Delegates to the 74th national convention of the American Federation of Teachers, held this summer in Cincinnati, unanimously reelected their longtime president, Albert Shanker, to his 11th consecutive two-year term in office. In his keynote address to the 3,000 delegates, Shanker urged union affiliates to get behind the AFT’s “Lessons for Life” campaign. The year-old program calls for teachers, parents, and school districts to work together to raise standards of conduct and academic achievement in public schools. Shanker, who has been undergoing chemotherapy for lung cancer, had to postpone his speech for a day because he did not feel well enough to deliver it. When he did appear, the 67-year-old president, one of the nation’s most respected education leaders (“The Education of Al Shanker,” February 1996), remained seated but delivered a spirited address nonetheless. He said that any federation local that had not signed on to the Lessons for Life campaign was “engaged in union malpractice.” “It is as much your duty to preserve public education as it is to negotiate a good contract,” Shanker told the assembled delegates.
Never Cry Wolf
It was a modern-day version of the story about the big bad wolf, and Miriam Hutchinson wasn’t buying it. Miriam and her 4th grade classmates in Albuquerque, New Mexico, wrote Governor Gary Johnson last spring questioning his opposition to a plan by federal wildlife officials to reintroduce captive wolves into the wild. What they got back was a form letter assuring them that there are “a lot of wolves in New Mexico that live in the wild” and warning them to “stay away” if they saw one. But Miriam knew the statement wasn’t true--there are no wild wolves in New Mexico--and she told Johnson so in a letter. The governor and the man who wrote his reply, Lieutenant Governor Walter Bradley, eventually acknowledged their mistake and issued a correction.

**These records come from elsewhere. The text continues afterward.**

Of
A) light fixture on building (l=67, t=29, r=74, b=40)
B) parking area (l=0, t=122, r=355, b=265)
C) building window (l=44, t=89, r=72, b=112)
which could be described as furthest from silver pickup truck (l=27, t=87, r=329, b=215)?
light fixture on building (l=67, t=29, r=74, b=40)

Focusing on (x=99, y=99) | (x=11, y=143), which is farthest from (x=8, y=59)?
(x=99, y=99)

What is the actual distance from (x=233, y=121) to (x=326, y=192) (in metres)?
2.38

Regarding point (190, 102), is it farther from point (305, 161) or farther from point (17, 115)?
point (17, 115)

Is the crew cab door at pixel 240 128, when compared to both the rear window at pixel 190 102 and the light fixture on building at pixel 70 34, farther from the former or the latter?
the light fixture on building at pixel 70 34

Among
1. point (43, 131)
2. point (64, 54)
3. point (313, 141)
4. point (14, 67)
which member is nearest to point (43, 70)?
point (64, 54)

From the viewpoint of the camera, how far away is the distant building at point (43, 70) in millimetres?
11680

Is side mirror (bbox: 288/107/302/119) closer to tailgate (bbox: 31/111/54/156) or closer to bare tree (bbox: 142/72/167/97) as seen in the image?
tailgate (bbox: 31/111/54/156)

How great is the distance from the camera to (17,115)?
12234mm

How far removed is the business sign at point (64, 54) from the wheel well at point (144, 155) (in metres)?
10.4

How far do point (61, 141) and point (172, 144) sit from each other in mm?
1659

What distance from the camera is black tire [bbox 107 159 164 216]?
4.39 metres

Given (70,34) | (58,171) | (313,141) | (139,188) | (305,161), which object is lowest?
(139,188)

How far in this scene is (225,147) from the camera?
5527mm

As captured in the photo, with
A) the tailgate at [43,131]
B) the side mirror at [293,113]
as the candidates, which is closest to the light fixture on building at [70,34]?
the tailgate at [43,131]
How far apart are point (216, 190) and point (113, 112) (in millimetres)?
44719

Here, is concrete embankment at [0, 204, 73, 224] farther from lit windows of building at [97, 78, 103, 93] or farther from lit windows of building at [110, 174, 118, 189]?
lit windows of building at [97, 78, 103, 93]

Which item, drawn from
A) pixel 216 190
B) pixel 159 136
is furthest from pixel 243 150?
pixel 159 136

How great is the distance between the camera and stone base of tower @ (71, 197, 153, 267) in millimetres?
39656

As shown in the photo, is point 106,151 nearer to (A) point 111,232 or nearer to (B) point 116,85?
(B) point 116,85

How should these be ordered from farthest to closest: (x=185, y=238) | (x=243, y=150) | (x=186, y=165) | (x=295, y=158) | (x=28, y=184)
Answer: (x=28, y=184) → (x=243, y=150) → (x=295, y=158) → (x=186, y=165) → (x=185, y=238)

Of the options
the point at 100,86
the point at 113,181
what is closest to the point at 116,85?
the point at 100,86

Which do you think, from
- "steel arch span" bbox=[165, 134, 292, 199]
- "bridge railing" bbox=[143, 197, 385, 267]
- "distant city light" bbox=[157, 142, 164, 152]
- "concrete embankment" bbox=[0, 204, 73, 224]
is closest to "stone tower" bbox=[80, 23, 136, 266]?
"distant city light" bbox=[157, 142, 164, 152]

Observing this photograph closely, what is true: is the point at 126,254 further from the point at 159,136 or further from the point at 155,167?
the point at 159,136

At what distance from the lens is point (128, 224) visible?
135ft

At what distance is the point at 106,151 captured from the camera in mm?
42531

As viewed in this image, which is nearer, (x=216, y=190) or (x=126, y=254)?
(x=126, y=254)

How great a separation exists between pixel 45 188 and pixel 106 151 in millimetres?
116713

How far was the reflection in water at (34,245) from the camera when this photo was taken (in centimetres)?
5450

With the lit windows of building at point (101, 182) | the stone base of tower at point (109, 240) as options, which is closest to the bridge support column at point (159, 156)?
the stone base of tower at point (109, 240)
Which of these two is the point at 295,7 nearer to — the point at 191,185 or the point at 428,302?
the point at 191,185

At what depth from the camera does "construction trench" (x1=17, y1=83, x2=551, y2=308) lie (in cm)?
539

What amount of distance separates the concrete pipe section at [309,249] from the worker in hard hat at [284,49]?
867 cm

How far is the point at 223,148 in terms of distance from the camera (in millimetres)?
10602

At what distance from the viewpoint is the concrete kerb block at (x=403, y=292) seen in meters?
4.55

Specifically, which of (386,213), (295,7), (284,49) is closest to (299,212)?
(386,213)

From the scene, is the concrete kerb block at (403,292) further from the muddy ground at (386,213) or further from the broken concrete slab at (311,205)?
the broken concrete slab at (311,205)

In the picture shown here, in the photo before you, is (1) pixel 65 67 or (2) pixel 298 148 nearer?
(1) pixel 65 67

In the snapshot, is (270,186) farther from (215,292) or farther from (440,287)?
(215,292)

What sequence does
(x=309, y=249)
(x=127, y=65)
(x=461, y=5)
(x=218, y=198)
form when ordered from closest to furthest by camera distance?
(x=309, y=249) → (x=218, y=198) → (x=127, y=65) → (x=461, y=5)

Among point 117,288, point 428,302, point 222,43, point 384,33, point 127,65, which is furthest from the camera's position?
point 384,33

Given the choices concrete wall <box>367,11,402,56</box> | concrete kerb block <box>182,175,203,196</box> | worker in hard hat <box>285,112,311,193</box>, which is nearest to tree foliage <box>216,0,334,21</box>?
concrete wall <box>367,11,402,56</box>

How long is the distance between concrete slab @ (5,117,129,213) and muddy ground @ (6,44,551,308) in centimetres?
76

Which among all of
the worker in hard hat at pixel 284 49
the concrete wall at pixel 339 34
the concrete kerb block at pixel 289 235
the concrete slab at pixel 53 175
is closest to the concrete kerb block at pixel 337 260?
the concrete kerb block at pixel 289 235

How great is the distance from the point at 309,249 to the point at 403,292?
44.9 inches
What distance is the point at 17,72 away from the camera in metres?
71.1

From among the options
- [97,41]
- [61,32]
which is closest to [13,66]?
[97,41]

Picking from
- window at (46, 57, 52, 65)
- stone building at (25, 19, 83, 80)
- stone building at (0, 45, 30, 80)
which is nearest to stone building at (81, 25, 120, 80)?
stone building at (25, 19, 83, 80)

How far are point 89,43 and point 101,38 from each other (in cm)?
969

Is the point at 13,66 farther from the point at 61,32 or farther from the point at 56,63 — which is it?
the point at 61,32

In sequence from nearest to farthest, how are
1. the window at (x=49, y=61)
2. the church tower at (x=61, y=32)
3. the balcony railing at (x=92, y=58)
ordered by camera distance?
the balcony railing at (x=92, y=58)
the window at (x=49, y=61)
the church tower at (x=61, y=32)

The National Board for Professional Teaching Standards has granted national certification to an additional 108 teachers, bringing the total to 376. The Detroit-based organization certified this batch of teachers in two fields: early childhood generalists and generalists teaching children in middle childhood. The privately organized group, established to recognize outstanding teaching, intends eventually to offer 30 different subject-area and grade-level certificates. The board is currently seeking feedback from teachers, administrators, and other interested people on new sets of standards for: vocational education teachers; instructors of English as a new language; and teachers of exceptional-needs children. Those wishing to review these standards may contact: Glowena Harrison, NBPTS, 1730 Rhode Island Ave. N.W., Suite 909, Washington, DC 20036; (202) 463-3980.
A federal judge has ordered a Missouri school district to reinstate veteran high school English teacher Cissy Lacks, who was fired for allegedly violating her school’s student discipline code. In August, U.S. District Judge Catherine Perry directed the Ferguson-Florissant district in suburban St. Louis to reinstate Lacks, pay her back salary and legal fees, and expunge her personnel files of all references to the incident. Lacks sued the district after she was suspended from Berkeley High School in January 1995--and subsequently fired--when school officials learned that she allowed students to use profanity in creative-writing assignments. (“Expletives Deleted,” September 1995.) District officials say they intend to appeal the ruling. A trial on broader issues raised in Lacks’ lawsuit is set to begin in November.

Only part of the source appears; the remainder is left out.